**** DATA SECTION ****

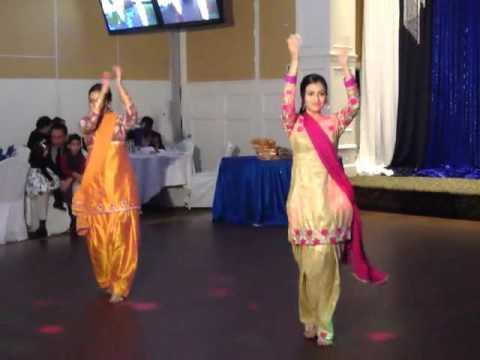 Mehndi Mehndi Gidhe Vich Nachdi Performance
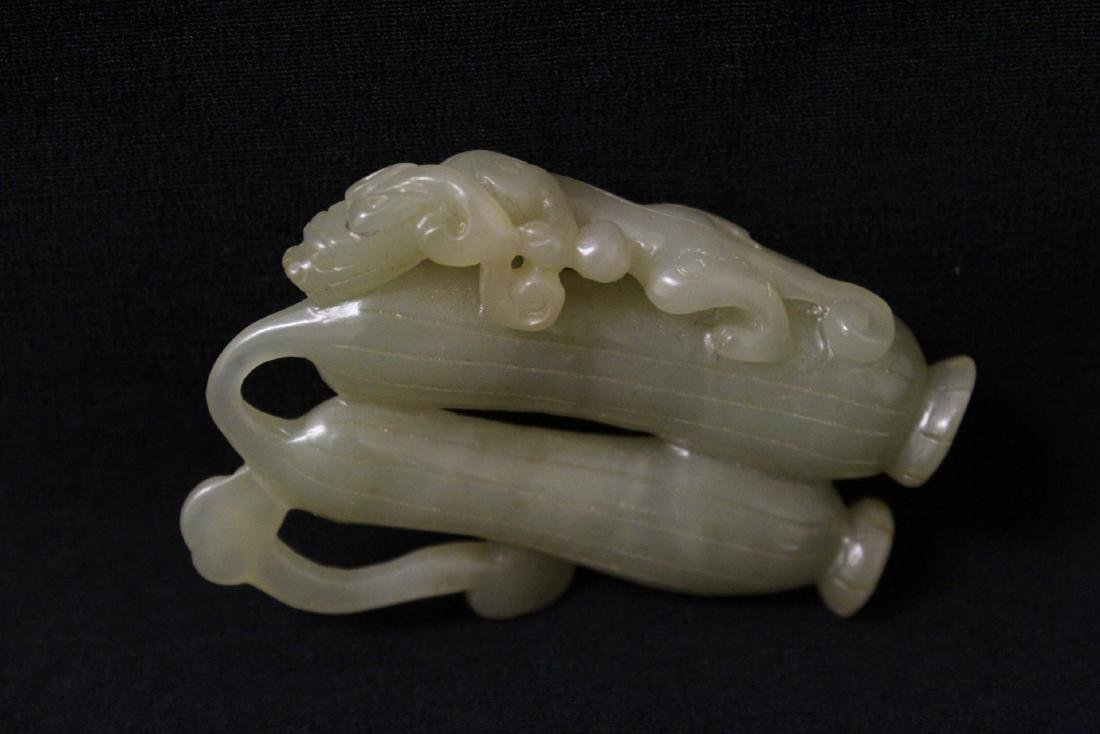 Chinese jade carved ornament in fruit motif - 5
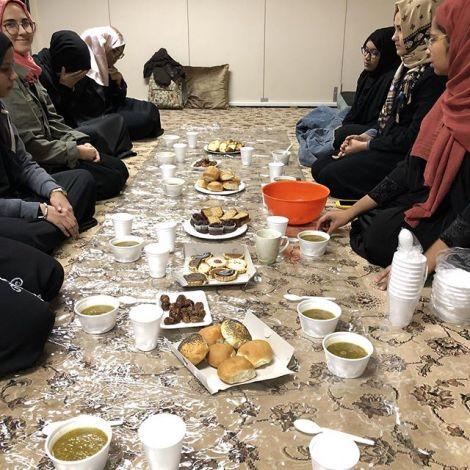 Gemeinsames Fastenbrechen im Madina Institut. Gemeinsam Speisen spielt eine…
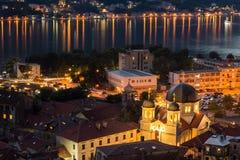 L'église dans Kotor la nuit avec la réflexion des lumières photographie stock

****

A verbatim copy of the data, pictures removed, is the expected result.

 Mehndi Mehndi Gidhe Vich Nachdi Performance
 Chinese jade carved ornament in fruit motif - 5
 Gemeinsames Fastenbrechen im Madina Institut. Gemeinsam Speisen spielt eine…
 L'église dans Kotor la nuit avec la réflexion des lumières photographie stock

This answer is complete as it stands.